Colorado Gov. Jared Polis issued a statement Thursday evening saying that he’s “thrilled that the steel mill’s new expansion has passed this important milestone. Pueblo workers have been making the world’s best steel for nearly 140 years, and with this addition, Pueblo’s next generation of steelworkers can count on good-paying jobs well into the future.”

The new steel mill was still tentative in September 2019 when Polis and various other dignitaries gathered on an asphalt parking lot on the perimeters of the steel mill to announce the solar deal.

With the early-autumn sun beating down, Pueblo Mayor Nick Gradisar spoke, saying that people had come to Pueblo from all over the world to make the stele that created the American West. For nearly 100 yeas, he said, the mill was the largest employer in the state of Colorado. His family, he said, was part of that story, his grandfather arrived from Slovenia in 1910 and worked at the steel mill for 50 years, while his father worked there for 30 years. (See video here).

Colorado Gov. Jared Polis talks about the competitive advantages of renewable energy. Photo/Allen Best

Alice Jackson, chief executive of Public Service Co. of Colorado, the Xcel subsidiary, pointed to three years of negotiations that weren’t always easy but lauded the result as “perfective marriage of a variety of parties coming together” to show the world how to use renewable energy.

U.S. Senator Cory Gardner emphasized the combination of recyclable—the mill uses 1.2 million tons of material a year, he said—and renewable energy.

During his turn at the lectern, Polis, who had announced his candidacy for governor the prior year at a coffee shop in downtown Pueblo called Solar Roasters, emphasized the competitive edge that renewable energy provides.

“For those who wonder what a renewable energy future will look like, this is a great example of what that future will look like: low-cost energy for a manufacturing company that will stay in Pueblo and grow jobs for Pueblo residents,” he said.

Polis also pointed to symbolism on the Pueblo skyline, the smoke stacks of the Comanche power plants in the background. The steel mill—which once burned prodigious amounts of coal, with smudges of that past still evident—was the impetus for construction of the Comanche power station in the early 1970s. Now, as two of those three coal-burning units will be retired within a few years, another shift is underway.

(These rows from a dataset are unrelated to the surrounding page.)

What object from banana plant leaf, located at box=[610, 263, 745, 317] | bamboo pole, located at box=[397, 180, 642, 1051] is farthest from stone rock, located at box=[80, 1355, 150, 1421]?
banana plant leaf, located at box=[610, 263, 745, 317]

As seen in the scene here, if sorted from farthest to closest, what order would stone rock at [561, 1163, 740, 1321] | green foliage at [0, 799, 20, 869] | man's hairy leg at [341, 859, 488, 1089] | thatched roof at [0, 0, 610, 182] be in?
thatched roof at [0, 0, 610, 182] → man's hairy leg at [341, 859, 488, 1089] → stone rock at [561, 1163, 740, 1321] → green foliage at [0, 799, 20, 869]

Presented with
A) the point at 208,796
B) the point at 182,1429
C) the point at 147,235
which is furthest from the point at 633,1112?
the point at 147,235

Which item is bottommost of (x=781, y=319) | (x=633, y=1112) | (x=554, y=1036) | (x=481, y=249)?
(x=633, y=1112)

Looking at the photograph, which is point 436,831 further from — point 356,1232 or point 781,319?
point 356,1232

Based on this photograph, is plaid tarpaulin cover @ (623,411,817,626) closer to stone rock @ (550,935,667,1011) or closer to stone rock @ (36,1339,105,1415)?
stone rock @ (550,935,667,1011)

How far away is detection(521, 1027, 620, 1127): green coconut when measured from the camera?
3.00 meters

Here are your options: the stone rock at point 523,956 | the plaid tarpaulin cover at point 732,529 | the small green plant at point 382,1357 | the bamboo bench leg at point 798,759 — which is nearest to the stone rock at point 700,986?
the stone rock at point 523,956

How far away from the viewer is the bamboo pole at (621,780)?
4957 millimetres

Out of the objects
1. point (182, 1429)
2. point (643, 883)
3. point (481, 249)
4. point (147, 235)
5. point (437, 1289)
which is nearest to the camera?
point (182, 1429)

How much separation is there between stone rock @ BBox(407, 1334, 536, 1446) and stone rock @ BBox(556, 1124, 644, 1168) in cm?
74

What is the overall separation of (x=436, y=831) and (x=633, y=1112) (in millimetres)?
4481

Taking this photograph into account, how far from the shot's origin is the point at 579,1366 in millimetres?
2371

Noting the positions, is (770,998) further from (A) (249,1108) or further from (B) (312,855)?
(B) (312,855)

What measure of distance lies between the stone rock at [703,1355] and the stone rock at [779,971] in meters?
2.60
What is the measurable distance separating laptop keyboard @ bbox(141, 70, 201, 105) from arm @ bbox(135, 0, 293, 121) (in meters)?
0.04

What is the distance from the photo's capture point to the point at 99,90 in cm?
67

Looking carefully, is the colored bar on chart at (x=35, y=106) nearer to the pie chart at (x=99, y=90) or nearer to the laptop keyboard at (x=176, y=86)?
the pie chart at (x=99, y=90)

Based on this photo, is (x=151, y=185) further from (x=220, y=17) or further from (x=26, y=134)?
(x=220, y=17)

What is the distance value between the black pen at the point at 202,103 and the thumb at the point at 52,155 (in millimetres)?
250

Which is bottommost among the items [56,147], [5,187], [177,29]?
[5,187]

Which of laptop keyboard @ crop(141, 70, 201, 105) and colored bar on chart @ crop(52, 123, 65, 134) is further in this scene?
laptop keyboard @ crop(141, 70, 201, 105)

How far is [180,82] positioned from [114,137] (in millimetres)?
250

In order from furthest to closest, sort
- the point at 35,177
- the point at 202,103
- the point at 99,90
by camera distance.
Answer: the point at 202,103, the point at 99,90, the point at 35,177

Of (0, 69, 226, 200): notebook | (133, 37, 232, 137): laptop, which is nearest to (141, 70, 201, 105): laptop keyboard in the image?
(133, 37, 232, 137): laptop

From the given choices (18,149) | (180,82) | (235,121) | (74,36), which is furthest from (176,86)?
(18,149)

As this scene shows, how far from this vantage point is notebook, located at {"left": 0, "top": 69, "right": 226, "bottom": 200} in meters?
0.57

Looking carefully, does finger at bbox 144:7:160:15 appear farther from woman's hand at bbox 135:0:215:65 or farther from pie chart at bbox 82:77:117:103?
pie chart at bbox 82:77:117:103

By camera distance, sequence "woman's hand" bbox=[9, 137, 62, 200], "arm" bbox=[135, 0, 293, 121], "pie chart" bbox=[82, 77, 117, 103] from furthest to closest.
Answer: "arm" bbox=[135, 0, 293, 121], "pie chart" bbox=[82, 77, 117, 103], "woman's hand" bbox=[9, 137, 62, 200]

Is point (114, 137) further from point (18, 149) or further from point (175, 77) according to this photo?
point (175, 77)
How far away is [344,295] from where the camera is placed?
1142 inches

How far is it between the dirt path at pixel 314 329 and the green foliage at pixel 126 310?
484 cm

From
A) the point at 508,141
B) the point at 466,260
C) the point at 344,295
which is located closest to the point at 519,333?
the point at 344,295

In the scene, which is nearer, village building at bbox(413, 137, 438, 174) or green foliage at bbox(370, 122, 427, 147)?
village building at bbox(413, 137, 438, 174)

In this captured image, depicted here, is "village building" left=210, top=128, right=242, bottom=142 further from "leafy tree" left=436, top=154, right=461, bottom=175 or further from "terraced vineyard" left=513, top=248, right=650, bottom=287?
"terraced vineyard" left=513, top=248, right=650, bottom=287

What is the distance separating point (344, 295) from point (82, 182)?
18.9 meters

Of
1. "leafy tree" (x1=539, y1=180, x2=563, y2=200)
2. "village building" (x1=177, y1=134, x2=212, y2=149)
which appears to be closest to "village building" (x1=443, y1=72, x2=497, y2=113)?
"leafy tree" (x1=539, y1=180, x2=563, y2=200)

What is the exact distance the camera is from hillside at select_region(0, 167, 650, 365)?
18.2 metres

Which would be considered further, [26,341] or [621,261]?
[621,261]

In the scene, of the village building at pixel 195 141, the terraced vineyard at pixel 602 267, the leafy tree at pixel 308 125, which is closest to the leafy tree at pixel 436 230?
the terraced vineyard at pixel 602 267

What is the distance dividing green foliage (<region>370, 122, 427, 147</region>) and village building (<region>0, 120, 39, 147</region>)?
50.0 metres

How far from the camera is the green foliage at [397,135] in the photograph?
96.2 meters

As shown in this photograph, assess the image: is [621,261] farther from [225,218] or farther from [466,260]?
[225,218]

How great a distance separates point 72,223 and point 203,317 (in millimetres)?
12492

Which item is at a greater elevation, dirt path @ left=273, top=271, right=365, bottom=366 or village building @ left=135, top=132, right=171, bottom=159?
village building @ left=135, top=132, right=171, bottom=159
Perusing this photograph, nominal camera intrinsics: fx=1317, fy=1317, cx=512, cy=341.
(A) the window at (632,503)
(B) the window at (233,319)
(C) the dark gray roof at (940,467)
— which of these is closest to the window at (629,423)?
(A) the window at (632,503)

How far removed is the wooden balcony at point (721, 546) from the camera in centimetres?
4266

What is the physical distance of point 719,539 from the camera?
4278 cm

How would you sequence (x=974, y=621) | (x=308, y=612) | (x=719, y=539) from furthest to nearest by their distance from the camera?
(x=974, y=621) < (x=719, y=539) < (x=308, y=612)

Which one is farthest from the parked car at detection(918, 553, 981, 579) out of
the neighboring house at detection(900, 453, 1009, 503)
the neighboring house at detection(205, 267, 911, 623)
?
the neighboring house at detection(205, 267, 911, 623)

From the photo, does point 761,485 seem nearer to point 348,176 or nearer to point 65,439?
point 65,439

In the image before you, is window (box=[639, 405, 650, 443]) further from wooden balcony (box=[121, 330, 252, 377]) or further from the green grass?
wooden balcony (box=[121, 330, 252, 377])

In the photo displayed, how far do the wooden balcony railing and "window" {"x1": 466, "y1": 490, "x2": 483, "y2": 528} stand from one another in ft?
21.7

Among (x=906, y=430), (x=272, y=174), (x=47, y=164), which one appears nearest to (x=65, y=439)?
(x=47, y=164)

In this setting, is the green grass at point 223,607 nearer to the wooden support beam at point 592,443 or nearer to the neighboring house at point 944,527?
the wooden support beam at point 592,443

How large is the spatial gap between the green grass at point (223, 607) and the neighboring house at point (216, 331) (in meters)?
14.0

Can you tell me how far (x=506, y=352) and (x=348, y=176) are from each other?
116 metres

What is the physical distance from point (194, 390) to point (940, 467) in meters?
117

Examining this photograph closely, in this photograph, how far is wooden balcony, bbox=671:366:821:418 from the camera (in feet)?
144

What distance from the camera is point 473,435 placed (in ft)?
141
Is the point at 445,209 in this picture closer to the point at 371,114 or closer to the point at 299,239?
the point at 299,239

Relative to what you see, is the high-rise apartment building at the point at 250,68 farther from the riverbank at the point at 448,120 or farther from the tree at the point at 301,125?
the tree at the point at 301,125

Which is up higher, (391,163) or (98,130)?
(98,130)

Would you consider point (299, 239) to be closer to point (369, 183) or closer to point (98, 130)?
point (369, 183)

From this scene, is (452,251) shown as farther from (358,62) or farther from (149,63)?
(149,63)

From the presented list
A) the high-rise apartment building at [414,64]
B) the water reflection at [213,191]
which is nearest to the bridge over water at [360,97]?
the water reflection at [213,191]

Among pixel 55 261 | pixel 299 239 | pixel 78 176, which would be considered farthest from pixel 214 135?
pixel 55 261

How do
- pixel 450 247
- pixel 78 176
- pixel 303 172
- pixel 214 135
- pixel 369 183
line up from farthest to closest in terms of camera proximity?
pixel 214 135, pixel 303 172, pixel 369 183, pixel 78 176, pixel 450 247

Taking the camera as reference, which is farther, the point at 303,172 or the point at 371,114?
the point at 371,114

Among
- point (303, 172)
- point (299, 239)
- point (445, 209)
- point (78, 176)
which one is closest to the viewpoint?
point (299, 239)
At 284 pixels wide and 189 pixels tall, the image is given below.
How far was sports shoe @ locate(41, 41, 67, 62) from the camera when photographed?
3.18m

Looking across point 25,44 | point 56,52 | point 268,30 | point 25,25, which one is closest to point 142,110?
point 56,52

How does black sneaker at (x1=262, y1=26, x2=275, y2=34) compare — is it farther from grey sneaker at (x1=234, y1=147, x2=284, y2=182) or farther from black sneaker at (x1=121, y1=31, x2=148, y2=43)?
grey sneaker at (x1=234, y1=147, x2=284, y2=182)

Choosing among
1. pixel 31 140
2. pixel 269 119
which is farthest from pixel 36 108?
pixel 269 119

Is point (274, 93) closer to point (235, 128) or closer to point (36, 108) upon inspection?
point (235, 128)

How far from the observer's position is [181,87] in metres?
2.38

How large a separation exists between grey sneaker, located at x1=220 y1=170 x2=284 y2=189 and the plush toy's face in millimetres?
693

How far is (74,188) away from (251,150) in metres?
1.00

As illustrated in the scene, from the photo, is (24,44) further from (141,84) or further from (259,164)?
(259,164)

“By working together to make change work for us, rather than against us, we can lead boldly in the future, create good jobs, create low-cost energy and cleaner air and do our part on climate,” he said.

Herald, the chief executive of EVRAZ, said his company will be making the “greenest steel products in the world.” It is a change, he said, that amazes him. “Just imagine recycled scrap metal being melted into new steel just a few hundred yards from where we stand in the electric arc furnace powered by the sun,” he said.

It is, he added, “one of the most amazing feats I’ve seen in my 40 years” in the steel industry.